(Exercise tasks):
**1.** Answer these about the article on foreign bribery enforcement:
(a) In what year was the Anti-Bribery Convention adopted?
(b) How many individuals did Germany sanction?
(c) About how many investigations were ongoing as of the end of 2009, and in how many countries?
**2.** Rewrite the article on foreign bribery enforcement, everything from "Thirteen countries have" down to "sanctioned 13 individuals.", with "aggressively" changed to "vigorously".

(Article):

OECD Report Finds Countries Fail to Punish Foreign Bribery
Only about one-third of the 38 countries that have agreed to prosecute foreign bribery cases under the Organization for Economic Development’s Anti-Bribery Convention have sanctioned individuals or companies since the Convention was adopted 10 years ago, according to a report issued by the OECD.
The OECD Anti-Bribery Convention establishes legally binding standards to criminalize bribery of foreign public officials in international business transactions.
Thirteen countries have sanctioned a total of 148 individuals and 77 companies since adoption of the Convention in 1999, the OECD said.
Leading the list of enforcers was the United States, which has aggressively prosecuted bribery and corruption cases under the U.S. Foreign Corrupt Practices Act of 1977. In the 10-year-period of the OECD survey, the U.S. sanctioned 40 individuals and 20 companies, with another 28 having agreed to deferred prosecution agreements or non-prosecution agreements.
Of other countries, Italy sanctioned 21 individuals and 18 companies, Germany sanctioned 26 individuals and 4 companies, Hungary sanctioned 27 individuals and South Korea sanctioned 13 individuals.
While the number of bribery cases prosecuted was low among countries other than the U.S., OECD officials have said they believe the pace of enforcement efforts is increasing. As of the end of 2009, approximately 280 investigations were ongoing in 21 countries that are signatories to the Anti-Bribery Convention, according to the OECD.

(Dataset entries):

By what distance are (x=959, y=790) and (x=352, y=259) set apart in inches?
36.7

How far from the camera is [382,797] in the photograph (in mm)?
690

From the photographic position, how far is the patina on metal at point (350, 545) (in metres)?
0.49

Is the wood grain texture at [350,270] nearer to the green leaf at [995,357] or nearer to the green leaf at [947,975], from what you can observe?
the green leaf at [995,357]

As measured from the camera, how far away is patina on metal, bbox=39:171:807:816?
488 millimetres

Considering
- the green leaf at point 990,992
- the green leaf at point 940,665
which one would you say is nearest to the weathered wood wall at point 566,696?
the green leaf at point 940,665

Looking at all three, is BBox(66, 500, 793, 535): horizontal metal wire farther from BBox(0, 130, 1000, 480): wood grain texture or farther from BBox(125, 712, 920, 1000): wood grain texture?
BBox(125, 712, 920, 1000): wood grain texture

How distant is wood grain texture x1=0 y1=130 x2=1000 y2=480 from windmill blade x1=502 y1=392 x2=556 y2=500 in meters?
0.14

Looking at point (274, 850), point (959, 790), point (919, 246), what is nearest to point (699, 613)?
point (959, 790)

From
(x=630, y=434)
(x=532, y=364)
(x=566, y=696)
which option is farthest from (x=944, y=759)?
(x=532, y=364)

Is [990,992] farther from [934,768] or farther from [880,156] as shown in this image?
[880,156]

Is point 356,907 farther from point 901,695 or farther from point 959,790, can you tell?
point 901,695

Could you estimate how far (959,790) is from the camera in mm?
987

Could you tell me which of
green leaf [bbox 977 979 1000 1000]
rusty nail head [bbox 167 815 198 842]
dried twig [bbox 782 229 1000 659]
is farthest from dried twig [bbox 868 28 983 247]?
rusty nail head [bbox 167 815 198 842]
* * *
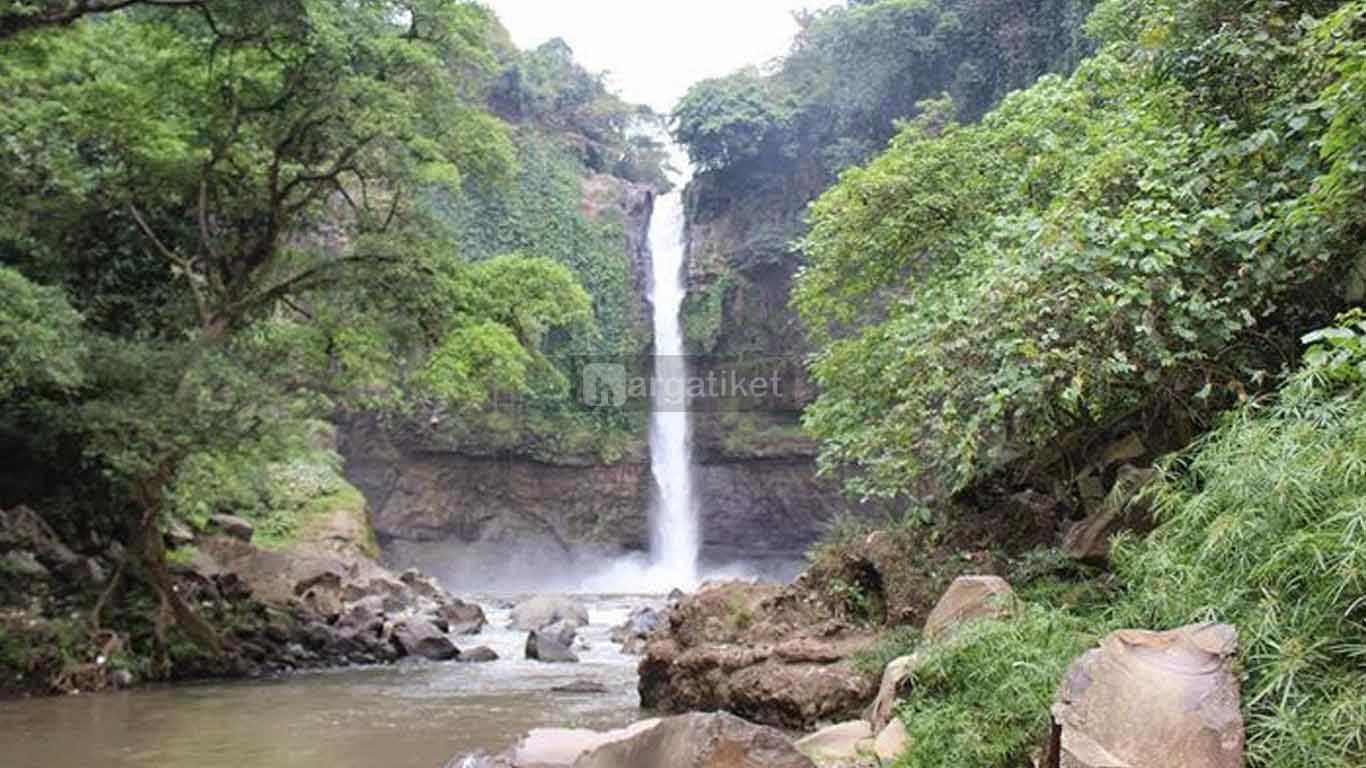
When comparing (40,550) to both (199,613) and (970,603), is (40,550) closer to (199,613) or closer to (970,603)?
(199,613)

(Answers provided):
**1.**
(a) 1999
(b) 26
(c) About 280, in 21 countries

**2.**
Thirteen countries have sanctioned a total of 148 individuals and 77 companies since adoption of the Convention in 1999, the OECD said.
Leading the list of enforcers was the United States, which has vigorously prosecuted bribery and corruption cases under the U.S. Foreign Corrupt Practices Act of 1977. In the 10-year-period of the OECD survey, the U.S. sanctioned 40 individuals and 20 companies, with another 28 having agreed to deferred prosecution agreements or non-prosecution agreements.
Of other countries, Italy sanctioned 21 individuals and 18 companies, Germany sanctioned 26 individuals and 4 companies, Hungary sanctioned 27 individuals and South Korea sanctioned 13 individuals.